Locate "At what distance" in the listing below, then output the line holding it and every line after it, exactly and with nothing else.

--- start of Source data ---

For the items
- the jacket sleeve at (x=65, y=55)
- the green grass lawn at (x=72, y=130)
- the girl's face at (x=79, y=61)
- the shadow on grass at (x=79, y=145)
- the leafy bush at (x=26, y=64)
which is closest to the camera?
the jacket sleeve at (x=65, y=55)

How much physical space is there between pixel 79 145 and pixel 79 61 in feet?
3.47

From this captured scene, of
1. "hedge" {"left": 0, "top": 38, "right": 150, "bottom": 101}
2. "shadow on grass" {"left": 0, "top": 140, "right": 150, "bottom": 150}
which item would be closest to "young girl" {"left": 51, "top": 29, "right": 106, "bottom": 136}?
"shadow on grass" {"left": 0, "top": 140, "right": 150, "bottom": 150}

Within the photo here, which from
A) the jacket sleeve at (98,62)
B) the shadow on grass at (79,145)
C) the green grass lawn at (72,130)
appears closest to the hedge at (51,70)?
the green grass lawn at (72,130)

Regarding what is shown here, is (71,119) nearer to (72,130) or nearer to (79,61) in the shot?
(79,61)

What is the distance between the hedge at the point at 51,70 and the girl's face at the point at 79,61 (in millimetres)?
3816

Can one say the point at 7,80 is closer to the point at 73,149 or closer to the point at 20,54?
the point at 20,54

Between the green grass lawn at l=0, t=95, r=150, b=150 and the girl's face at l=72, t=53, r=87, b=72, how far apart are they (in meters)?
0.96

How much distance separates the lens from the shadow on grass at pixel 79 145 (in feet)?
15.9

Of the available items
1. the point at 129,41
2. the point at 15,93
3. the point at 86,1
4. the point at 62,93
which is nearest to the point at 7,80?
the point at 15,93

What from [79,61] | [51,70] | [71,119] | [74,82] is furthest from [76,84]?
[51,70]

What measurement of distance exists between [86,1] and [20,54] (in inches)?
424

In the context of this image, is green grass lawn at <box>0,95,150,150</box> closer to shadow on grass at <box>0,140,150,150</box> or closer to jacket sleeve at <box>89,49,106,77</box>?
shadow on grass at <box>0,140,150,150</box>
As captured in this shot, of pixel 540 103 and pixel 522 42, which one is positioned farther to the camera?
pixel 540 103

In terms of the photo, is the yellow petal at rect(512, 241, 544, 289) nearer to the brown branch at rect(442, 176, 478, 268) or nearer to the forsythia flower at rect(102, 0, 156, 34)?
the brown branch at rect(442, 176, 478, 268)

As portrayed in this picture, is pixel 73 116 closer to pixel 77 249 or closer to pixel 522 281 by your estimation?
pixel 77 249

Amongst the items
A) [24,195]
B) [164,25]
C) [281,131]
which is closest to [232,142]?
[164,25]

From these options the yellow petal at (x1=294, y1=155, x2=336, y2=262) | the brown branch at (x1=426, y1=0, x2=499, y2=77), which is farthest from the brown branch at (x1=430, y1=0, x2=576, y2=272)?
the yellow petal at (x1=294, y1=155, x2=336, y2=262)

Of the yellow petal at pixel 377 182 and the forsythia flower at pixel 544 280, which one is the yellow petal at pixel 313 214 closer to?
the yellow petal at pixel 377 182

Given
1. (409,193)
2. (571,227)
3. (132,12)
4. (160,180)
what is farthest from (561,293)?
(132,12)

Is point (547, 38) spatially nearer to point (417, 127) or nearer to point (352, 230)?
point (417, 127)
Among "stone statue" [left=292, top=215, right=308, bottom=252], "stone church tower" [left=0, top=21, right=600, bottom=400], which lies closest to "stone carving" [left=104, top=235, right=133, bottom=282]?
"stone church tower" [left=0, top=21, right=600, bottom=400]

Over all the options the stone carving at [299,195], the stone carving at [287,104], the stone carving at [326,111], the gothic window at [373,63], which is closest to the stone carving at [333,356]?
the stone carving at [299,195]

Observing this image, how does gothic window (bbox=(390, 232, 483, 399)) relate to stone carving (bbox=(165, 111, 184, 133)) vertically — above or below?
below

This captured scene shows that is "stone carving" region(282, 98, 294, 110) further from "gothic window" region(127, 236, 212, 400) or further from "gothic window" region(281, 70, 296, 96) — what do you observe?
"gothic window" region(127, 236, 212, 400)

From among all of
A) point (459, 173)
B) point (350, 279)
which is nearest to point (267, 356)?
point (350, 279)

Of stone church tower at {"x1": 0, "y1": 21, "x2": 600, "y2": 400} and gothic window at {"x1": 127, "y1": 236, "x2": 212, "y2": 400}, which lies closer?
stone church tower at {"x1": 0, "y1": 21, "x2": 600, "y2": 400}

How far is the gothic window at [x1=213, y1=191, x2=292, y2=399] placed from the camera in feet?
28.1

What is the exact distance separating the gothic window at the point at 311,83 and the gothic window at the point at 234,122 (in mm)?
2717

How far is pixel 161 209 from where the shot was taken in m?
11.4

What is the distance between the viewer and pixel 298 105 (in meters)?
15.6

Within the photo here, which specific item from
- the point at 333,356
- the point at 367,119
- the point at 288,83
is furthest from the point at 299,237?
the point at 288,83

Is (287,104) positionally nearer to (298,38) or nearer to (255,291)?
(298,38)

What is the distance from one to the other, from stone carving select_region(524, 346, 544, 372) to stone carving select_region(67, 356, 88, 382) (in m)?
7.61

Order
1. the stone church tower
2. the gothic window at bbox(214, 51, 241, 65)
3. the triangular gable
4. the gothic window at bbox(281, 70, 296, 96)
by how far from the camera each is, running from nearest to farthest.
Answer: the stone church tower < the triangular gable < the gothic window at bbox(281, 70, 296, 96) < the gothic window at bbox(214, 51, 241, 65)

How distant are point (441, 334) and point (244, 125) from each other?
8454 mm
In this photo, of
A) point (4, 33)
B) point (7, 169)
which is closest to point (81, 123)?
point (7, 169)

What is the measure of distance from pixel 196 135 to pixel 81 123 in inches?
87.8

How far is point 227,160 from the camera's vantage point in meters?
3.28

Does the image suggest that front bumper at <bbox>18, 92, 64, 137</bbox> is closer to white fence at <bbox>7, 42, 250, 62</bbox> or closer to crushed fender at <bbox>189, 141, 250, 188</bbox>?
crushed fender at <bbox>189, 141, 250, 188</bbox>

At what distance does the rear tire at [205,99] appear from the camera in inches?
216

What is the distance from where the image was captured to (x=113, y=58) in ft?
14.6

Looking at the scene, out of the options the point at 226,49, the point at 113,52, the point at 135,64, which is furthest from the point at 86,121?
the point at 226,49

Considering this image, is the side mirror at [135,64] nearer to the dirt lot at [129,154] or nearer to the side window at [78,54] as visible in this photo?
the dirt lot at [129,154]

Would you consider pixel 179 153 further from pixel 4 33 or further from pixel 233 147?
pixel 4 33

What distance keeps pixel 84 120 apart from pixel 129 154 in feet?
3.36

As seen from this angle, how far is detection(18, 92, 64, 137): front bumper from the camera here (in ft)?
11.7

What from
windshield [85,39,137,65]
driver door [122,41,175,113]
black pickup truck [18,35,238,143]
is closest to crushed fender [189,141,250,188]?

--- end of Source data ---

Full response:
At what distance does the rear tire at [205,99] appear from the camera in inches?
216

What is the distance from where the image was captured to (x=113, y=58) in ft?
14.6

Looking at the scene, out of the options the point at 226,49, the point at 113,52, the point at 135,64, which is furthest from the point at 86,121?
the point at 226,49

Considering this image, is the side mirror at [135,64] nearer to the dirt lot at [129,154] or nearer to the side window at [78,54] as visible in this photo?
the dirt lot at [129,154]

Would you consider pixel 179 153 further from pixel 4 33 or further from pixel 233 147?
pixel 4 33

What distance keeps pixel 84 120 apart from pixel 129 154 in feet?
3.36

As seen from this angle, how far is detection(18, 92, 64, 137): front bumper from the camera here (in ft)?
11.7

What from
windshield [85,39,137,65]
driver door [122,41,175,113]
black pickup truck [18,35,238,143]
is closest to crushed fender [189,141,250,188]?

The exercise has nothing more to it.